Chargebacks can be a very damaging fact of life for most businesses that accept credit cards. There are many ways that businesses can help mitigate risk and avoid credit card chargebacks.
What is a chargeback? A credit card chargeback is what occurs when a customer refutes charges to their credit card issuer. If the issuer deems the customer dispute as valid, which typically happens, then your business merchant account is debited for a credit card charge that was previously cleared. In addition to this, typical chargeback fees can range from $15-$100. Check below for ways to reduce the risk of chargebacks for your business.

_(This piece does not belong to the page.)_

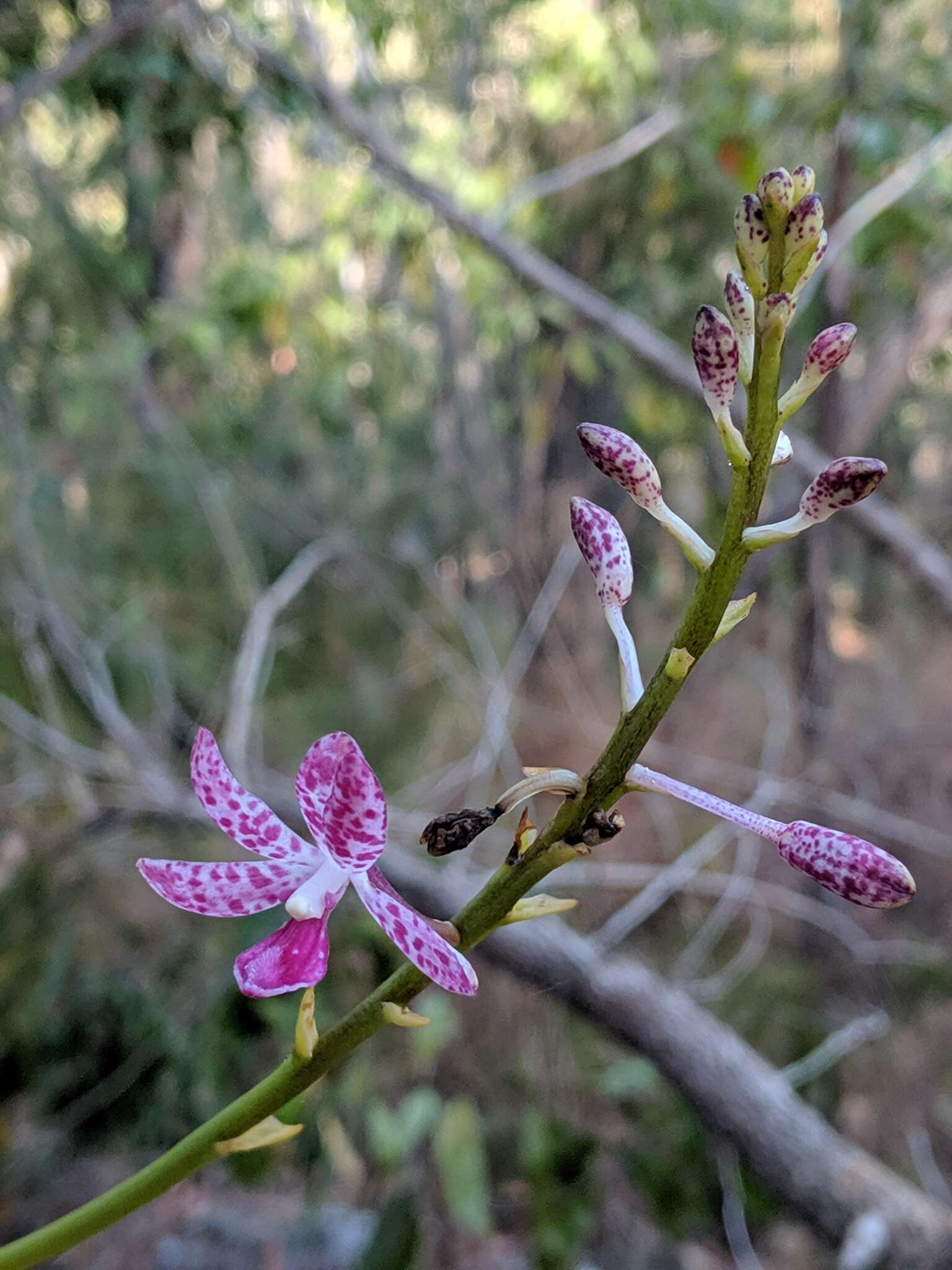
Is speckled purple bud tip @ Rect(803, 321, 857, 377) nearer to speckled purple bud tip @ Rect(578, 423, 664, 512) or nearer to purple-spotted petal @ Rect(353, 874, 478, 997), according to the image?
speckled purple bud tip @ Rect(578, 423, 664, 512)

Use Clear Payment Descriptors
A majority of credit card disputes come from unclear payment descriptors. Payment descriptors are the name of the merchant that appears on customer’s credit card statements. If they see a charge from a place they don’t recognize making a purchase from, they will likely think it’s a fraudulent charge. Having a name that your customer will recognize is one of the most important ways to help reduce credit card chargebacks.
Take Care of Customer Service Issues
Credit card processors are the first to notify you if there is a customer that is disputing a payment charge. It’s always a good idea to get ahead when these notifications come your way, so you can address the issues head on. At the end of the day good customer service will always be the best way to avoid any kind of dissatisfaction. If the customer voices any issues, always do your best to resolve any issues.
Learn to Spot Signs of Fraud
Your business needs to have a chargeback protocol in place, because you never know when a credit card chargeback will arise. With a chargeback protocol in place, your business will have a system in place for fraud prevention and chargebacks. Some of the important things to look out for are suspicious details such as security codes not matching, billing and shipping codes not matching, etc. It’s often easy to confirm customer information through a thorough online search.